DOCUMENT SECTION >>

1992 animated television series

Delfy and His Friends (Delfy y sus amigos) is an animated children's television series produced by D'Ocon Films, in co-production with Televisión Española (TVE), Radiotelevisione italiana (RAI) and TF1. Its 91 episodes were first aired on TVE1.

== Synopsis ==

English-language intro.

The series focuses on the underwater adventures of Delfy the Dolphin and his friends. In every episode, they are compelled to defend their habitat from the schemes of a greedy vulture, his kangaroo assistant and a pair of sharks.

==Characters==
===Protagonists===
- Delfy - a young blue dolphin with a captain hat. He serves as the titular main protagonist of the series.
- Chees - a female dolphin with a beach hat who's Delfy's girlfriend.
- Fasty - a Hermit crab who's often carried with a cat food can replacing his shell.
- Rudy - a crab dressed like a snorkeler.
- Baby Whale - an infant whale who's always in danger from the antagonists, but most of the time, is freed from them by either Delfy and his friends or his father.
- Froggy - Delfy's best friend who's a green monkfish in the original version. Strangely, in some other versions (including the English version), he claims he is a frog due to his design, which seems to resemble a frog more than what a monkfish looks like.
- The Hammerhead shark - a hammerhead shark who's the only shark considered gentle and friendly.
- The Swordfish - a swordfish.
- The Octopus - a gray octopus.
- Police Agent - a fish police officer who travels on his seahorse's back.

LISTED ENTRIES >>
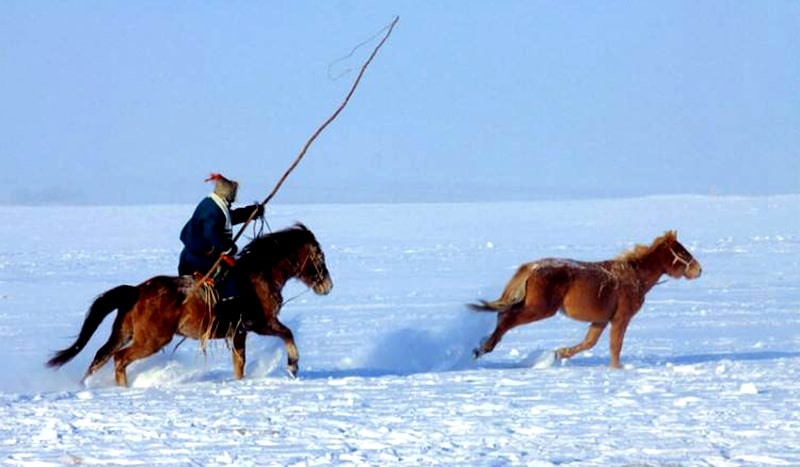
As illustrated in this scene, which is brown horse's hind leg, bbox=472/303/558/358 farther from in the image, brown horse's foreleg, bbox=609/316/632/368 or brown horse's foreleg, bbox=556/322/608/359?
brown horse's foreleg, bbox=609/316/632/368

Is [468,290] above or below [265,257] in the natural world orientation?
below

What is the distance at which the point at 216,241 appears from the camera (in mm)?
9211

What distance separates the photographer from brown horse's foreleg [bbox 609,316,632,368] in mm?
10336

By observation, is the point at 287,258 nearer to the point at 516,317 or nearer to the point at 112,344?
the point at 112,344

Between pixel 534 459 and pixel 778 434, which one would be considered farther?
pixel 778 434

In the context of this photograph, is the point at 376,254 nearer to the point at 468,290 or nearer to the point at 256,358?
the point at 468,290

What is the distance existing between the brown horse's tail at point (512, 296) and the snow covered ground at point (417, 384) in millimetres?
492

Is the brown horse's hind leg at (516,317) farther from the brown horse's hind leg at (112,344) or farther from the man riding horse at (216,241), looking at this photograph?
the brown horse's hind leg at (112,344)

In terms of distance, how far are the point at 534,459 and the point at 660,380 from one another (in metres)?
3.35

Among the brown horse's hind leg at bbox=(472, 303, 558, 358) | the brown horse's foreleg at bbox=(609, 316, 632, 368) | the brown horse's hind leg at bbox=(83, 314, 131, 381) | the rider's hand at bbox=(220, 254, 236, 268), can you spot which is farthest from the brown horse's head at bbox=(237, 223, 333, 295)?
the brown horse's foreleg at bbox=(609, 316, 632, 368)

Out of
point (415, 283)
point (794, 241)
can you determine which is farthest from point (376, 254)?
point (794, 241)

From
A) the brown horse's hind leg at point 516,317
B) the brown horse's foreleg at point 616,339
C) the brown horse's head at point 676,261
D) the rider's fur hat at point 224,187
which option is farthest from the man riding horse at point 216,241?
the brown horse's head at point 676,261

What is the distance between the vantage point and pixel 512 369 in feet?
33.5

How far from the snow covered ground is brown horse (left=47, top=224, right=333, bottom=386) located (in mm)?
284
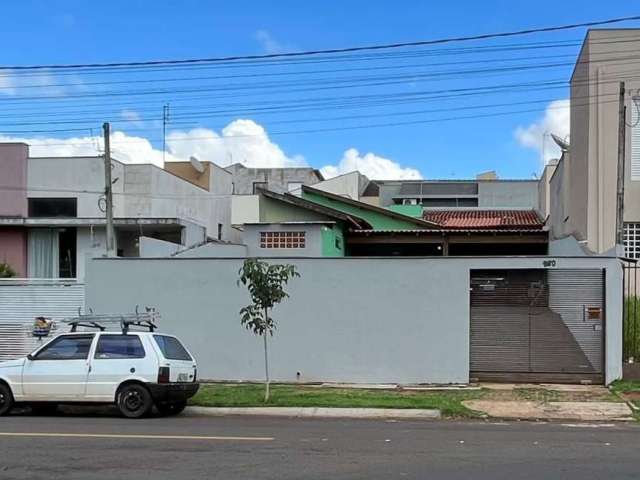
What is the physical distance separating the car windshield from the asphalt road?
4.61ft

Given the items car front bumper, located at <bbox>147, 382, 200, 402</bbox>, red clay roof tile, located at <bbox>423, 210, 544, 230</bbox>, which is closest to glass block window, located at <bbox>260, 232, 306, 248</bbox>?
red clay roof tile, located at <bbox>423, 210, 544, 230</bbox>

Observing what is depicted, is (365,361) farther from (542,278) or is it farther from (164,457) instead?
(164,457)

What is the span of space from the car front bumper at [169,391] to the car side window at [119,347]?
66 cm

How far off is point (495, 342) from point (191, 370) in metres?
7.84

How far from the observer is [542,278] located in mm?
18375

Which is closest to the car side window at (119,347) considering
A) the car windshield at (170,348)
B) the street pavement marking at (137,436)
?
the car windshield at (170,348)

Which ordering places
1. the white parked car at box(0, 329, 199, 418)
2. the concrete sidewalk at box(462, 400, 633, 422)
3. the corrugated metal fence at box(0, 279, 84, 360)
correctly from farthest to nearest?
the corrugated metal fence at box(0, 279, 84, 360) < the concrete sidewalk at box(462, 400, 633, 422) < the white parked car at box(0, 329, 199, 418)

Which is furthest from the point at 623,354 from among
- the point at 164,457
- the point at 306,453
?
the point at 164,457

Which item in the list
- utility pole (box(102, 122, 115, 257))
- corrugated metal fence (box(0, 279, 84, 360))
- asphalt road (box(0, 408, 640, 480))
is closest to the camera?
asphalt road (box(0, 408, 640, 480))

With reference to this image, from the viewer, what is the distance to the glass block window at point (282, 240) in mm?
29656

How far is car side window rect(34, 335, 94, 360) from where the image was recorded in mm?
13859

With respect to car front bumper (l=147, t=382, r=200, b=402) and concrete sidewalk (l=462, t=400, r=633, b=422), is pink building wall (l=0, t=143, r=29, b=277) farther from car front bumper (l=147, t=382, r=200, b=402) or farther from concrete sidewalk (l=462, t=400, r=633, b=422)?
concrete sidewalk (l=462, t=400, r=633, b=422)

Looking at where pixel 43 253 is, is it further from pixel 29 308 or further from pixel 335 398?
pixel 335 398

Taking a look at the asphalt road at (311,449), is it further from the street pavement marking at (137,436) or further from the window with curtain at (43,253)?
the window with curtain at (43,253)
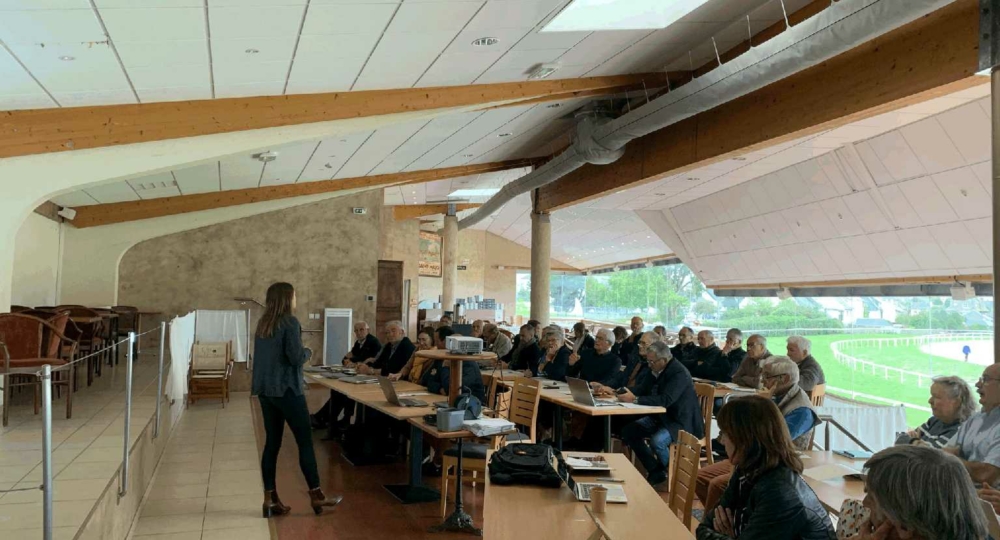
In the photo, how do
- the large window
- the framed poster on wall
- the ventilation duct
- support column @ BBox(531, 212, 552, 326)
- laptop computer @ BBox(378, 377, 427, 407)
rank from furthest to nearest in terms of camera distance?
the framed poster on wall → support column @ BBox(531, 212, 552, 326) → the large window → laptop computer @ BBox(378, 377, 427, 407) → the ventilation duct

ACTIVITY LIST >>
**a)** On which channel were the 91 episodes of Delfy and His Friends first aired?
**b)** Which broadcasters co-produced the series with D'Ocon Films, according to the Delfy and His Friends text? List every one.
**c)** Continue the Delfy and His Friends text from the point where it stops.
The records are drawn from a separate source, unrelated to the series text.

ANSWERS FOR EACH ITEM >>
**a)** TVE1

**b)** Televisión Española (TVE), Radiotelevisione italiana (RAI), TF1

**c)**
- The Turtle - a sea turtle who, despite being a sea turtle, looks more like a tortoise (another type of turtle) due to his limbs.
- Dan - an elderly walrus with a large mustache as opposed to a walrus' tusks who's Delfy's friend and always stays on land. He works in a lighthouse.
- Mick - a friendly puppy who wears a green shirt and light-green swimming shorts.
- Gigi - a female puppy who wears orange and is Mick's best friend.

=== Antagonists ===
- Captain Vinager - a greedy pirate vulture who's Delfy's worst enemy and the main antagonist of the series. He wars a captain hat like Delfy, a blue vest and a green shirt. He always attacks the aquatic animals, but most of the time, his plans always fail.
- Boing - a dim-witted kangaroo with a yellow swimsuit and a sailor hat who's Vinager's assistant.
- Sharky - a mean pirate shark who wears a red bandana with white spots, an eyepatch and a hook.
- Sharko - another pirate shark who's Sharky's companion. Unlike Sharky, he's less intelligent and his attire includes a brown pirate hat with a red bandana below.